#### [Do this]
Please reproduce every one of the records below word for word, leaving the pictures out of your answer.

#### [Dataset entries]
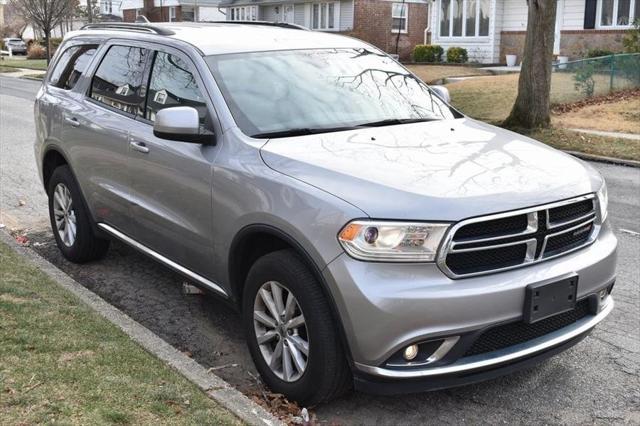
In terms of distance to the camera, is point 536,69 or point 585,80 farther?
point 585,80

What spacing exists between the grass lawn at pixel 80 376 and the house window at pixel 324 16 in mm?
36818

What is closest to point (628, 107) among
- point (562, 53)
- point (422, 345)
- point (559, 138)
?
point (559, 138)

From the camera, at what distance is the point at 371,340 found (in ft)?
10.8

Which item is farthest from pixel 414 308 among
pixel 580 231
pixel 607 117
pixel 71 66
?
pixel 607 117

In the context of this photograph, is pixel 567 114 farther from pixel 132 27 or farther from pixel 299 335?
pixel 299 335

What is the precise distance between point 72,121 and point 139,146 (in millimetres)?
1271

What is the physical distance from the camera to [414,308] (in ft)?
10.6

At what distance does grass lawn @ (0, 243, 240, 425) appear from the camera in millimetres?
3338

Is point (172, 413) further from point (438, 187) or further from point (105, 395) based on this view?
point (438, 187)

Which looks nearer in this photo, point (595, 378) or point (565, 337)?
point (565, 337)

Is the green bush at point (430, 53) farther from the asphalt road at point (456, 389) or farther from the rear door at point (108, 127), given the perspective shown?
the rear door at point (108, 127)

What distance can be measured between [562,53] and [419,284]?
2644 centimetres

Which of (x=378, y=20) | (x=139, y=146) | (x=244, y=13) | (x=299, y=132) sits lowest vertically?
(x=139, y=146)

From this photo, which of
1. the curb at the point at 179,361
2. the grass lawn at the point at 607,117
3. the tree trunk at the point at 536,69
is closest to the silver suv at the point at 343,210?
the curb at the point at 179,361
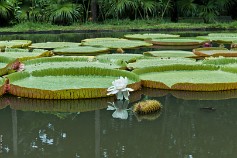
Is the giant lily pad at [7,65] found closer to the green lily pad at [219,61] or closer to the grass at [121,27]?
the green lily pad at [219,61]

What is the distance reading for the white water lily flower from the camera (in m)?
3.96

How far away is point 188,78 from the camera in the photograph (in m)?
4.87

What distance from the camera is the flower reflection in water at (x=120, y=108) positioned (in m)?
3.67

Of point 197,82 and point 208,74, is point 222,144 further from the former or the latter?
point 208,74

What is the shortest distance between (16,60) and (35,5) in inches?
395

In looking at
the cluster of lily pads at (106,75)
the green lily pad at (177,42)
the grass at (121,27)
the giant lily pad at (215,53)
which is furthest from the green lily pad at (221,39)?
the grass at (121,27)

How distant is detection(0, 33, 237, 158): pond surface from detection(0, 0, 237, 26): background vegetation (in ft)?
34.1

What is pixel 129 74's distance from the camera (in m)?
4.72

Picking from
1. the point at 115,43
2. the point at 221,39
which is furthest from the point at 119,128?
the point at 221,39

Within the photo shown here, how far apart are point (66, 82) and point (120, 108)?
84cm

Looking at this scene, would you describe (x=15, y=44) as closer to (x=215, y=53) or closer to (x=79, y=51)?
(x=79, y=51)

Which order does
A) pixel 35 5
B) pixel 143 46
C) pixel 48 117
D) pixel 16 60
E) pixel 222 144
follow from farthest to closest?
pixel 35 5, pixel 143 46, pixel 16 60, pixel 48 117, pixel 222 144

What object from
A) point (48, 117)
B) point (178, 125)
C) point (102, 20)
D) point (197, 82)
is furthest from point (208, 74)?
point (102, 20)

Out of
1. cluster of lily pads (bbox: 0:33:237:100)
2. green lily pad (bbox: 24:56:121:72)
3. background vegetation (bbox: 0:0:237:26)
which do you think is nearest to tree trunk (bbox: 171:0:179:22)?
background vegetation (bbox: 0:0:237:26)
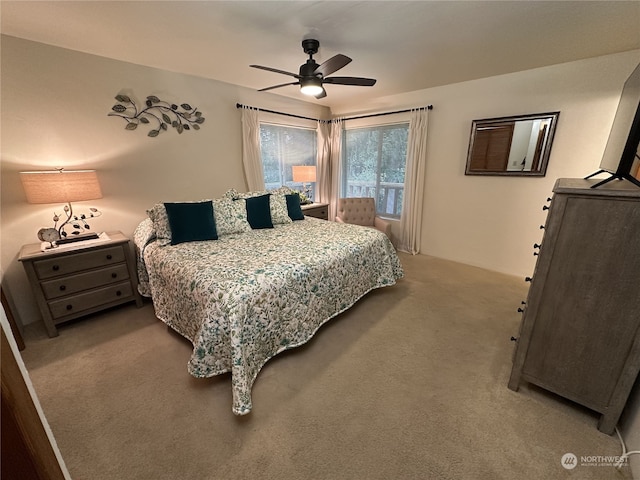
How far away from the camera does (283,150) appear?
429 cm

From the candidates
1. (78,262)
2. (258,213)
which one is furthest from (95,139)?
(258,213)

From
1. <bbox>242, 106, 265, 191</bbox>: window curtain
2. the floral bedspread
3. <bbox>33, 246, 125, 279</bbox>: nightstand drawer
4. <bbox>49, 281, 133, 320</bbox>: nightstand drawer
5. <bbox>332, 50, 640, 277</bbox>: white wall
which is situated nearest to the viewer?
the floral bedspread

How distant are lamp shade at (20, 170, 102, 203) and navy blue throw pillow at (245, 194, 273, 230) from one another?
52.3 inches

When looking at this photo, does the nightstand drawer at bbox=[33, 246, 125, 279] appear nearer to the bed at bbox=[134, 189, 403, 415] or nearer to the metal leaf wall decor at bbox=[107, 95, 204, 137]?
the bed at bbox=[134, 189, 403, 415]

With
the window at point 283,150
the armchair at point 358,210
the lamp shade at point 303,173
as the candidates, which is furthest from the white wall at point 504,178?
the lamp shade at point 303,173

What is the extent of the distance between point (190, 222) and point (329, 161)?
3.07m

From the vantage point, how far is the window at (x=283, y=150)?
404 centimetres

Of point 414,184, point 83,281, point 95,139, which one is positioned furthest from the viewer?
point 414,184

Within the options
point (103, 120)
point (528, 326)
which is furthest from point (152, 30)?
point (528, 326)

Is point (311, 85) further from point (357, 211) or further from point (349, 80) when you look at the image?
point (357, 211)

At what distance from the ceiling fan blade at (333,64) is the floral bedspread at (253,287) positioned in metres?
1.42

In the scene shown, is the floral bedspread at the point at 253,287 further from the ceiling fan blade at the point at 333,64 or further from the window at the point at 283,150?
the window at the point at 283,150

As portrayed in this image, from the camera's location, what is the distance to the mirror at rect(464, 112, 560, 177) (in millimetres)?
2873

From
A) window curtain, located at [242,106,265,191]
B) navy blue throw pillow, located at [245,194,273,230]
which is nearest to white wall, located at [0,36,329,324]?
window curtain, located at [242,106,265,191]
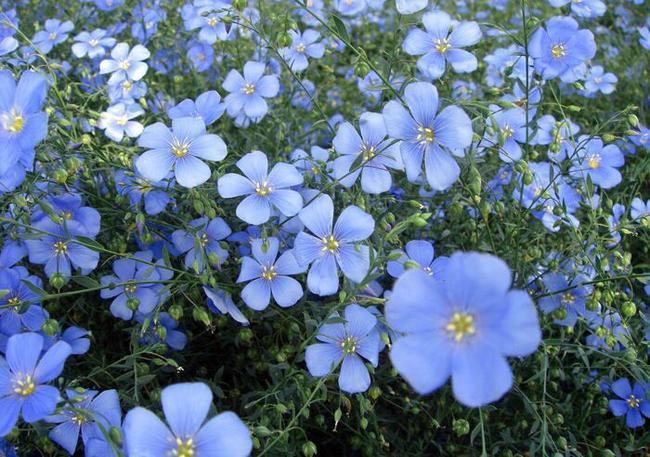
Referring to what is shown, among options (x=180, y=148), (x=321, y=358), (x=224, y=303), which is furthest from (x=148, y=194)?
(x=321, y=358)

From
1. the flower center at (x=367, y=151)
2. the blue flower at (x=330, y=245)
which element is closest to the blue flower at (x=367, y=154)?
the flower center at (x=367, y=151)

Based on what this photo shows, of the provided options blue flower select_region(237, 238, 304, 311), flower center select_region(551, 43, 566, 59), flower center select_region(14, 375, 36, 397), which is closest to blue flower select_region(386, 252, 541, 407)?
blue flower select_region(237, 238, 304, 311)

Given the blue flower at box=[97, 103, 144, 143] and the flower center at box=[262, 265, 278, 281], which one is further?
the blue flower at box=[97, 103, 144, 143]

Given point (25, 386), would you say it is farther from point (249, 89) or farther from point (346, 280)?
point (249, 89)

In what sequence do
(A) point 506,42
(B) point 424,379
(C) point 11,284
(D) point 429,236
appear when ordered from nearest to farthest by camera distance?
(B) point 424,379
(C) point 11,284
(D) point 429,236
(A) point 506,42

#### [Answer to the exercise]
In terms of distance to the camera, is point 536,69 or point 585,80 farther?
point 585,80

What spacing exists between the grass lawn at pixel 80 376 and the house window at pixel 324 16 in mm?
36818

What is closest to point (628, 107) among
- point (562, 53)
- point (422, 345)
- point (559, 138)
?
point (559, 138)

From the camera, at what distance is the point at 371,340 found (in ft)?
10.8

Which item is farthest from pixel 414 308 among
pixel 580 231
pixel 607 117
pixel 71 66
?
pixel 607 117

In the context of this photograph, is pixel 567 114 farther from pixel 132 27 or farther from pixel 299 335?
pixel 299 335

What is the precise distance between point 72,121 and point 139,146 (in millimetres)?
1271

What is the physical distance from the camera to [414,308] (in ft)?
10.6

At what distance does grass lawn @ (0, 243, 240, 425) appear from the camera in millimetres?
3338

Is point (172, 413) further from point (438, 187) or further from point (105, 395) based on this view?
point (438, 187)

Which looks nearer in this photo, point (595, 378) or point (565, 337)?
point (565, 337)

Is the green bush at point (430, 53) farther from the asphalt road at point (456, 389) or farther from the rear door at point (108, 127), given the perspective shown?
the rear door at point (108, 127)

What distance can be measured between [562,53] and [419,284]?
2644 centimetres

Which of (x=378, y=20) | (x=139, y=146) | (x=244, y=13) | (x=299, y=132) sits lowest vertically?
(x=139, y=146)

From this photo, which of
1. the curb at the point at 179,361
2. the grass lawn at the point at 607,117
3. the tree trunk at the point at 536,69
is closest to the silver suv at the point at 343,210?
the curb at the point at 179,361
Is the giant lily pad at [7,65] found closer to the green lily pad at [219,61] or closer to the grass at [121,27]?
the green lily pad at [219,61]

What is the distance reading for the white water lily flower from the camera (in m)?
3.96

How far away is point 188,78 from the camera in the photograph (in m)?
4.87

What distance from the camera is the flower reflection in water at (x=120, y=108) positioned (in m)?
3.67

Of point 197,82 and point 208,74, is point 222,144 further from the former or the latter?
point 208,74

What is the shortest distance between (16,60) and (35,5) in inches?
395

In looking at
the cluster of lily pads at (106,75)
the green lily pad at (177,42)
the grass at (121,27)
the giant lily pad at (215,53)
which is furthest from the green lily pad at (221,39)?
the grass at (121,27)

How distant is detection(0, 33, 237, 158): pond surface from detection(0, 0, 237, 26): background vegetation (in ft)?
34.1

What is pixel 129 74's distance from the camera (in m)?
4.72

Picking from
1. the point at 115,43
2. the point at 221,39
which is furthest from the point at 119,128?
the point at 221,39

Within the photo shown here, how far apart are point (66, 82) and point (120, 108)?
84cm

Looking at this scene, would you describe (x=15, y=44) as closer to (x=215, y=53) or closer to (x=79, y=51)?
(x=79, y=51)

Which order does
A) pixel 35 5
B) pixel 143 46
C) pixel 48 117
D) pixel 16 60
E) pixel 222 144
follow from farthest to closest?
pixel 35 5, pixel 143 46, pixel 16 60, pixel 48 117, pixel 222 144

What object from
A) point (48, 117)
B) point (178, 125)
C) point (102, 20)
D) point (197, 82)
is furthest from point (208, 74)?
point (102, 20)

Out of
1. cluster of lily pads (bbox: 0:33:237:100)
2. green lily pad (bbox: 24:56:121:72)
3. background vegetation (bbox: 0:0:237:26)
which do you think is nearest to tree trunk (bbox: 171:0:179:22)?
background vegetation (bbox: 0:0:237:26)
How far away from the camera does (283,150) appear?
429 cm

From the candidates
1. (78,262)
2. (258,213)
which one is furthest from (95,139)?
(258,213)

From
1. <bbox>242, 106, 265, 191</bbox>: window curtain
2. the floral bedspread
3. <bbox>33, 246, 125, 279</bbox>: nightstand drawer
4. <bbox>49, 281, 133, 320</bbox>: nightstand drawer
5. <bbox>332, 50, 640, 277</bbox>: white wall
which is situated nearest to the viewer?
the floral bedspread

How distant are lamp shade at (20, 170, 102, 203) and navy blue throw pillow at (245, 194, 273, 230) from one another?
52.3 inches

When looking at this photo, does the nightstand drawer at bbox=[33, 246, 125, 279] appear nearer to the bed at bbox=[134, 189, 403, 415] or nearer to the metal leaf wall decor at bbox=[107, 95, 204, 137]?
the bed at bbox=[134, 189, 403, 415]

With
the window at point 283,150
the armchair at point 358,210
the lamp shade at point 303,173
as the candidates, which is furthest from the white wall at point 504,178?
the lamp shade at point 303,173

What is the extent of the distance between point (190, 222) and point (329, 161)?
3.07m

From the vantage point, how far is the window at (x=283, y=150)?
404 centimetres

Of point 414,184, point 83,281, point 95,139, which one is positioned furthest from the viewer?
point 414,184

Within the options
point (103, 120)
point (528, 326)
which is furthest from point (152, 30)?
point (528, 326)

Is point (311, 85) further from point (357, 211) or further from point (349, 80) when you look at the image?
point (357, 211)

At what distance from the ceiling fan blade at (333,64) is the floral bedspread at (253,287) positioned in metres?
1.42

In the scene shown, is the floral bedspread at the point at 253,287 further from the ceiling fan blade at the point at 333,64 or further from the window at the point at 283,150?
the window at the point at 283,150

As portrayed in this image, from the camera's location, what is the distance to the mirror at rect(464, 112, 560, 177) (in millimetres)?
2873

From
A) window curtain, located at [242,106,265,191]
B) navy blue throw pillow, located at [245,194,273,230]
which is nearest to white wall, located at [0,36,329,324]?
window curtain, located at [242,106,265,191]
Referring to what is shown, among options (x=180, y=148), (x=321, y=358), (x=224, y=303), which is furthest from (x=148, y=194)?
(x=321, y=358)

From
1. the flower center at (x=367, y=151)
2. the blue flower at (x=330, y=245)
which element is closest to the blue flower at (x=367, y=154)?
the flower center at (x=367, y=151)

Based on what this photo shows, of the provided options blue flower select_region(237, 238, 304, 311), flower center select_region(551, 43, 566, 59), flower center select_region(14, 375, 36, 397), which is closest to blue flower select_region(386, 252, 541, 407)?
blue flower select_region(237, 238, 304, 311)

Given the blue flower at box=[97, 103, 144, 143] and the flower center at box=[262, 265, 278, 281], which one is further?
the blue flower at box=[97, 103, 144, 143]

Given point (25, 386), would you say it is farther from point (249, 89) or farther from point (346, 280)?
point (249, 89)

In what sequence do
(A) point 506,42
(B) point 424,379
(C) point 11,284
(D) point 429,236
appear when ordered from nearest to farthest by camera distance?
(B) point 424,379
(C) point 11,284
(D) point 429,236
(A) point 506,42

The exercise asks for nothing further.